(WHAT IS REQUIRED):
Report each line of the data that has "charset" somewhere in it.

(Beginning of EXTRACTED ENTRIES)

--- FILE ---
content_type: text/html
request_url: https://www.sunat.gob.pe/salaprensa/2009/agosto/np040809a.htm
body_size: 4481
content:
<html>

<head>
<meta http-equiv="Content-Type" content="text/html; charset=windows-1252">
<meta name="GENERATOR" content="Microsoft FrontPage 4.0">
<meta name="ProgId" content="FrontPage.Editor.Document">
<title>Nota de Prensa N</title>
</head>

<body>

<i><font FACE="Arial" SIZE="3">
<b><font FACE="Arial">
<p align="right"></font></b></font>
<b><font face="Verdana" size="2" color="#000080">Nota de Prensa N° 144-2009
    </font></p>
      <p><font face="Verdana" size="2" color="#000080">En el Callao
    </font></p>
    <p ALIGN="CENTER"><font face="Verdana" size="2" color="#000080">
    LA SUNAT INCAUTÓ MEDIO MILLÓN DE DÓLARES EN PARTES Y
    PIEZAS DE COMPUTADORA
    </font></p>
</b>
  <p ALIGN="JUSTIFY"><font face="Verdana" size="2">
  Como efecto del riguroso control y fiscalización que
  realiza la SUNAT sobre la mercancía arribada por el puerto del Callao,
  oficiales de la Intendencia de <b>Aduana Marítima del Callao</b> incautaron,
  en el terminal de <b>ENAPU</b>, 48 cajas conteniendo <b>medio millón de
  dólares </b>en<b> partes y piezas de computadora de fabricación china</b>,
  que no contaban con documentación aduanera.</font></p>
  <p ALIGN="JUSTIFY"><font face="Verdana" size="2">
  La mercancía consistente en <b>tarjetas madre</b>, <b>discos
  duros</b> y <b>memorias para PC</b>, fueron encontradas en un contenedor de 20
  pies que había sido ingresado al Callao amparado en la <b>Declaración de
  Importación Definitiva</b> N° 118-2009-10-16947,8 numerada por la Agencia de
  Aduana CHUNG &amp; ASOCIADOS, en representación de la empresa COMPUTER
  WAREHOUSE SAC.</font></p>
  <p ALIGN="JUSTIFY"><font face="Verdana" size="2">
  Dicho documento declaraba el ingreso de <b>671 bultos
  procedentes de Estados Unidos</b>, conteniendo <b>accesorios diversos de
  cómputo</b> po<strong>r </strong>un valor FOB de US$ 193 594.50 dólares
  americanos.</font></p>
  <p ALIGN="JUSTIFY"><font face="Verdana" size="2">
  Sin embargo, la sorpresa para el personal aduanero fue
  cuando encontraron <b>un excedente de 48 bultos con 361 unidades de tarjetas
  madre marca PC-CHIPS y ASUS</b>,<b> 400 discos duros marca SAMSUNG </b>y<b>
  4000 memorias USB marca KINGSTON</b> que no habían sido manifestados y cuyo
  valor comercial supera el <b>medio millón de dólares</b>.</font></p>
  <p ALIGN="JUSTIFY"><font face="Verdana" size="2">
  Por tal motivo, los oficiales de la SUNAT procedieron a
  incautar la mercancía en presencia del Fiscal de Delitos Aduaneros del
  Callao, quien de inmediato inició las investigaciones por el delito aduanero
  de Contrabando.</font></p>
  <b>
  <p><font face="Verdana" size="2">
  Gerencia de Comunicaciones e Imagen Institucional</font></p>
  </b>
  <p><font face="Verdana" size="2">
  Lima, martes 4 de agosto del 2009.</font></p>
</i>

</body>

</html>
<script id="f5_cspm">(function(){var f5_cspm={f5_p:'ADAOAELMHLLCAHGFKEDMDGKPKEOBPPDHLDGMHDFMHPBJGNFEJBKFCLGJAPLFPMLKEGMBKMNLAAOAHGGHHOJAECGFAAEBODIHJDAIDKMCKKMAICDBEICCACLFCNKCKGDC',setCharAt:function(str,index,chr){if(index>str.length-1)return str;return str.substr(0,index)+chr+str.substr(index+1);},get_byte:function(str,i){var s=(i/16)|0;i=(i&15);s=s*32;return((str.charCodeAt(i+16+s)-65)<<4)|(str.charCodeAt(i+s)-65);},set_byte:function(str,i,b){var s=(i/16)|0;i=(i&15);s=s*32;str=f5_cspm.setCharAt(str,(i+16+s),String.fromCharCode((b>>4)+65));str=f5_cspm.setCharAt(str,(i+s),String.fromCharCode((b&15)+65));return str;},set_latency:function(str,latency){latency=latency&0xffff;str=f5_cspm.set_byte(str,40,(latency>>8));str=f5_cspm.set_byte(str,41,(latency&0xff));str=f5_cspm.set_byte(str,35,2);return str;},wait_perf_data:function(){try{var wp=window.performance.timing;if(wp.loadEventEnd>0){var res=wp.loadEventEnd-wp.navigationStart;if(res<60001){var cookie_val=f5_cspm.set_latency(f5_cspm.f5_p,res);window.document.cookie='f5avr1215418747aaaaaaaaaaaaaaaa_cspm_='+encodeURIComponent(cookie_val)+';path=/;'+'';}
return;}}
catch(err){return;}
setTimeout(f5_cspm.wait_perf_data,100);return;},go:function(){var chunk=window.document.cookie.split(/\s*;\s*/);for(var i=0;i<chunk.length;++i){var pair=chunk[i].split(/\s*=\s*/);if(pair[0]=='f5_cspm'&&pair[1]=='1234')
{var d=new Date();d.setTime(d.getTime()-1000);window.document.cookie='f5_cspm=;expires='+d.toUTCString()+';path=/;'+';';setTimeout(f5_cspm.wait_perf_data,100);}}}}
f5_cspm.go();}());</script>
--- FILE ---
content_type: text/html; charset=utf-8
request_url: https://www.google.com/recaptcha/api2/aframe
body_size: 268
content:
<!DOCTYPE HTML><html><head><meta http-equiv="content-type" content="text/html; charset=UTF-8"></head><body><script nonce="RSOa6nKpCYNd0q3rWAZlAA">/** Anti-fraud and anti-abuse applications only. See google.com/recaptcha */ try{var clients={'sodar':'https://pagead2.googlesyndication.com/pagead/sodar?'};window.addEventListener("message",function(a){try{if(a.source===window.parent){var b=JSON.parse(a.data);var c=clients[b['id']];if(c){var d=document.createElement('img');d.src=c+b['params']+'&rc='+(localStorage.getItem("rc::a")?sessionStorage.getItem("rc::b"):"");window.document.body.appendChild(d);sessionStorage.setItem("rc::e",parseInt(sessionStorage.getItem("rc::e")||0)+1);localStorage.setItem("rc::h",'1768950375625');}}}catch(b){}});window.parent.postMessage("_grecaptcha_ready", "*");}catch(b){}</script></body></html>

(End of EXTRACTED ENTRIES)

(WRITTEN ANSWER):
<meta http-equiv="Content-Type" content="text/html; charset=windows-1252">
content_type: text/html; charset=utf-8
<!DOCTYPE HTML><html><head><meta http-equiv="content-type" content="text/html; charset=UTF-8"></head><body><script nonce="RSOa6nKpCYNd0q3rWAZlAA">/** Anti-fraud and anti-abuse applications only. See google.com/recaptcha */ try{var clients={'sodar':'https://pagead2.googlesyndication.com/pagead/sodar?'};window.addEventListener("message",function(a){try{if(a.source===window.parent){var b=JSON.parse(a.data);var c=clients[b['id']];if(c){var d=document.createElement('img');d.src=c+b['params']+'&rc='+(localStorage.getItem("rc::a")?sessionStorage.getItem("rc::b"):"");window.document.body.appendChild(d);sessionStorage.setItem("rc::e",parseInt(sessionStorage.getItem("rc::e")||0)+1);localStorage.setItem("rc::h",'1768950375625');}}}catch(b){}});window.parent.postMessage("_grecaptcha_ready", "*");}catch(b){}</script></body></html>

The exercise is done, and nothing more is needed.